Friday, July 11, 2014
Garlic-Lemon Tilapia w/Spinach
This recipe was inspired by my Food Network Magazine, but I tweaked it a little bit. In my opinion there is too much lemon in the recipe the way it was written, the acid would overtake all the other flavors. We ate dinner a little late last night, as yesterday was "store day". That dreaded day where we make a mad dash for Costco/Fred Meyer/Home Depot/Petco all in a single evening after work, in the hopes that we will not have to return for the rest of the month...well to at least 3 of the 4. Anyways, I digress...as usual. Dinner was consumed around 10pm BUT, it only took me about 20 minutes to prepare this lovely looking (and tasting) dish for two. So no grumbling that you don't have time to make dinner, because I call bull***t!
Liquid Measuring Cup
Tongs or Fish Spatula
2 Tilapia Filets (fresh please, not frozen)
Salt and Pepper
4T Olive Oil
3 Garlic Cloves, thinly sliced
1/2C. Dry White Wine
3/4C. Chicken Broth (vegetable is fine as well)
Juice of 1/2 lemon
Zest of 1 lemon
2T. Chopped Parsley
Pat dry the Tilapia then salt and pepper to taste on both sides.

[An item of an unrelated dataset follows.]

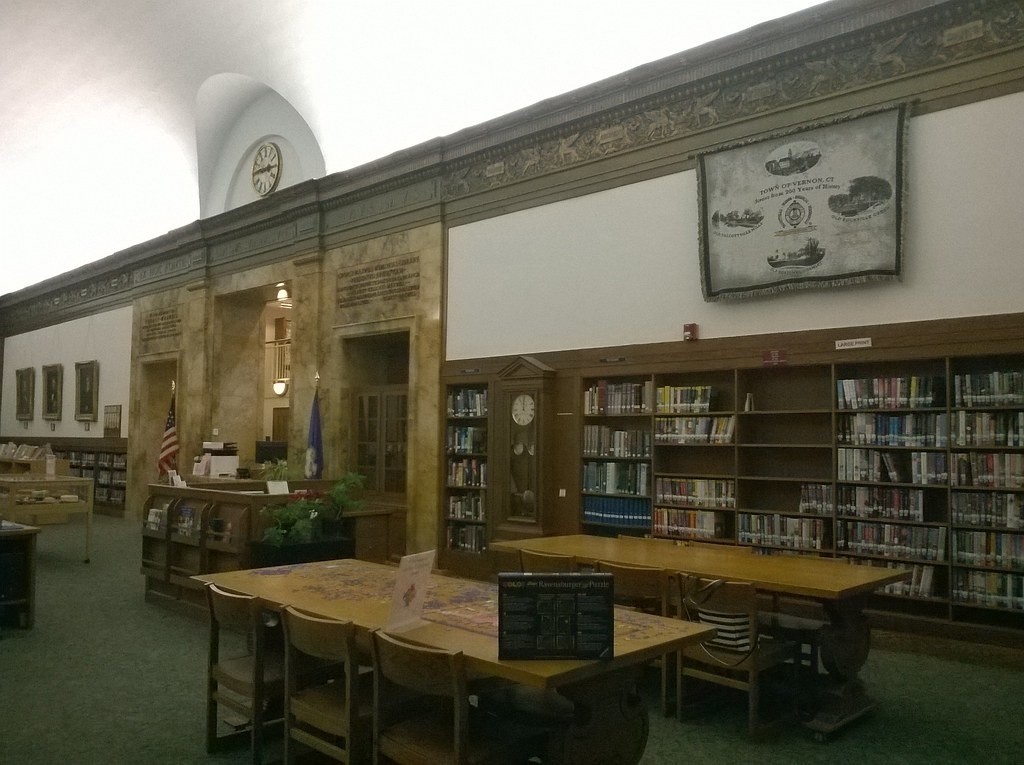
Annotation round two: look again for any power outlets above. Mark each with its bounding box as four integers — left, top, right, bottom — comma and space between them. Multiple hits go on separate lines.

Dredge the fish in your 1/4C. of flour, (I find it the easiest to just pour the flour out on a plate). Heat 2 tablespoons of olive oil over medium heat in your large pan. When oil is hot at the fish. Cook roughly 2 minutes on each side. When fish is cooked transfer to a clean plate and tent with foil to keep it warm, while you finish up the dish. Add one more tablespoon of olive oil to the pan, and add the garlic slices. As soon as garlic begins to brown add the wine, chicken broth, lemon juice and lemon zest. Turn heat up to high and allow to come to a boil until it reduces by half.
In the meantime toss your clean (uncooked) spinach with the remaining tablespoon of olive oil and couple grinds of fresh pepper. Place on your plate, this will be the bed for the fish.
When the liquid has reduced, remove from the heat and stir in the butter then add the parsley. Put your fish on the spinach bed, and pour the sauce overtop. Serve with a lemon wedge and devour.